Wenders utilizará la ambigüedad para tratar de insuflar ese algo más que eleve el discurso plúmbeo y opaco en el que se ha desenvuelto todo el filme, de tal modo que el discurso realista-referencial es socavado por la mirada final del protagonista interpelando directamente a la cámara (a nosotros, sufridos espectadores) con un rictus irónico, con una sonrisa de ¿complicidad? en la que hace patente ciertos indicios muy sutilmente diseminados en la narración que ya anticipaban la artificiosa, ficticia columna vertebral sobre la que se erguía el guión, en un juego metaficcional —eso sí, serio, elaborado, por supuesto, no a lo Dolan, que no es lo mismo (¿o sí?)— en el que la realidad real y la realidad ficticia-literaria (el contenido, los argumentos de los libros de Tomas) se superponen, pues al fin y al cabo la moraleja está clara: la vida y la ficción se entrecruzan, se nutren mutuamente, se retroalimentan; la represión sentimental es nociva a todos los niveles, vital y artístico; el perdón es algo básico y el perdonarnos a nosotros mismos es primordial, etc, etc.

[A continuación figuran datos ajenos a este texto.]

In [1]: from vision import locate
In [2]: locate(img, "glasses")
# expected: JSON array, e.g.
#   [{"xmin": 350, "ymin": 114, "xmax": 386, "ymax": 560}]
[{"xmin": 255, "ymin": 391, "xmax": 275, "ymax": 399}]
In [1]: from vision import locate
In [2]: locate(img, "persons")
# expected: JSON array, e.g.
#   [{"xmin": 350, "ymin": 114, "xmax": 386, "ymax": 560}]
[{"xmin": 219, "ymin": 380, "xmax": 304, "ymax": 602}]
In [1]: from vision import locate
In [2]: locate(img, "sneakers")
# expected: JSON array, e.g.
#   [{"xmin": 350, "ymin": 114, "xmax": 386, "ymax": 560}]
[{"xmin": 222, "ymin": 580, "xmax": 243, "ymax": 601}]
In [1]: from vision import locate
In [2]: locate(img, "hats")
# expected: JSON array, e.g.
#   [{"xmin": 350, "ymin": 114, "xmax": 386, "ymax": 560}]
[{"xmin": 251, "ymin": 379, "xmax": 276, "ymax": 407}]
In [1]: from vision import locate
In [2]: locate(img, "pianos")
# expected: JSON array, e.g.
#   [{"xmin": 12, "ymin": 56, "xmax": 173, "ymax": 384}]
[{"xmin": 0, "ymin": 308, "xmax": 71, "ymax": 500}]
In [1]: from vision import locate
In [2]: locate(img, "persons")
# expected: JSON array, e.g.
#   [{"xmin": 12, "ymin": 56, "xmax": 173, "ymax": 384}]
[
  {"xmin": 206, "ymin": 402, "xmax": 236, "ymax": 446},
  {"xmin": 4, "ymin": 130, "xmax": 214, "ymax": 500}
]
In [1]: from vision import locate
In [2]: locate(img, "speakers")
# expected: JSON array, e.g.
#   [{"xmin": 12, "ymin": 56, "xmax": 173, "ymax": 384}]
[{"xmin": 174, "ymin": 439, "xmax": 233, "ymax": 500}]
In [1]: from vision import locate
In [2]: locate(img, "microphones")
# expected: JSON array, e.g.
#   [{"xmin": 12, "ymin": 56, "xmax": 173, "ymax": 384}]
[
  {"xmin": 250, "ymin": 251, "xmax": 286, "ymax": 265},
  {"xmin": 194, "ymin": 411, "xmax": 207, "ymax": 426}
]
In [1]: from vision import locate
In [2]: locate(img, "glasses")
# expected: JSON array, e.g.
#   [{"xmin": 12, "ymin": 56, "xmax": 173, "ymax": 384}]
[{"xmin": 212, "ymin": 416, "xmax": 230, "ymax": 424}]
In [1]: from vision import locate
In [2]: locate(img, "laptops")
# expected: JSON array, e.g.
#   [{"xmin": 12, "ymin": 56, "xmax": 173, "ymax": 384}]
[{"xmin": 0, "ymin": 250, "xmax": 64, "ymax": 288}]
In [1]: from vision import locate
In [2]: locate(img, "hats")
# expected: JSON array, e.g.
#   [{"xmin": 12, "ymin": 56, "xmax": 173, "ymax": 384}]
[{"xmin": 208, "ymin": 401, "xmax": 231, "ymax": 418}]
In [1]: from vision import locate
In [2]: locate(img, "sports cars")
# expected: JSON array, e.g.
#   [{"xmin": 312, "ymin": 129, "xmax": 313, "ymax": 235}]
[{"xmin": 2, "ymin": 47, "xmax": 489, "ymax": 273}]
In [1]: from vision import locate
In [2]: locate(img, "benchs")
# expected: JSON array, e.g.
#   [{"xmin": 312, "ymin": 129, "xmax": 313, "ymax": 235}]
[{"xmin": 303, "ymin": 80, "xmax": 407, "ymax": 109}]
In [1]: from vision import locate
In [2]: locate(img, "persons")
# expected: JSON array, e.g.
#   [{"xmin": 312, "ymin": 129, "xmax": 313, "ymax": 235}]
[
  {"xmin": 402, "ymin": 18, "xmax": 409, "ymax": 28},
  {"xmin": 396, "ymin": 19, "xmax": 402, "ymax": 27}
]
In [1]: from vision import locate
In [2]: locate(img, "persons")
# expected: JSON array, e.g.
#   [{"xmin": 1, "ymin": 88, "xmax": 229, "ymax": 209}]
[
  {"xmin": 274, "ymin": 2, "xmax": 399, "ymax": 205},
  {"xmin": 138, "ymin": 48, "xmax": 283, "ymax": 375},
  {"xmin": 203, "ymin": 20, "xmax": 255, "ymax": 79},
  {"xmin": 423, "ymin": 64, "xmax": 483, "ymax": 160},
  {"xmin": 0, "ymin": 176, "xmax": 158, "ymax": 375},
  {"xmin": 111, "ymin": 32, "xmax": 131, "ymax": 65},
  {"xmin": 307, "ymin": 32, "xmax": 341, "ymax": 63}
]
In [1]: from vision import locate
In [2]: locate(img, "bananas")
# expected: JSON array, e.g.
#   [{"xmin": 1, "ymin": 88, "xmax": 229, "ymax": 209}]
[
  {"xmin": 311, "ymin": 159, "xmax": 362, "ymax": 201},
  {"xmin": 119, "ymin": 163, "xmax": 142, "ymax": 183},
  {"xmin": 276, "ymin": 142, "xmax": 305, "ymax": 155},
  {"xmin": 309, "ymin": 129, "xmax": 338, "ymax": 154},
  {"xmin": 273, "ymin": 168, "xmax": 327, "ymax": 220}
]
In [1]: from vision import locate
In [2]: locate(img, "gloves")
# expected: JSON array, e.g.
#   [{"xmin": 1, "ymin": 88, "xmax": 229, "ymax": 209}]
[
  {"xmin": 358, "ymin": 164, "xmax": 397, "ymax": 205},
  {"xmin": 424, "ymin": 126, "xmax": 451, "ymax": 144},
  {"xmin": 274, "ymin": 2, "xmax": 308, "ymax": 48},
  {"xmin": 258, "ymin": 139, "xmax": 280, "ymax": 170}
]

La película es una coproducción alemana-canadiense (francófona), con gotitas de algo francés y el producto resultante parece reflejar todo lo peor de los lugares comunes de los gentilicios cinematográficos, para desembocar en una espesura que bascula entre el frío invernal de un paisaje gélido y devastado (símbolo) con el que arranca el filme, hasta el follaje trufado de un cromatismo pictórico con que termina, amén de rayo luz matinal alumbrando sobre los rostros de los protagonistas (más símbolo), en donde la periclitada paternidad parece putativamente asumida.

Al final un espesor rayano con el sopor se adueña de la sala y se agradece respirar el aire cálido de una noche de verano, necesario para zafarse del clima espeso y cargado de un tipo de cine europeo que se pretende innovador, sofisticado y desmitificador, aunque huela a naftalina.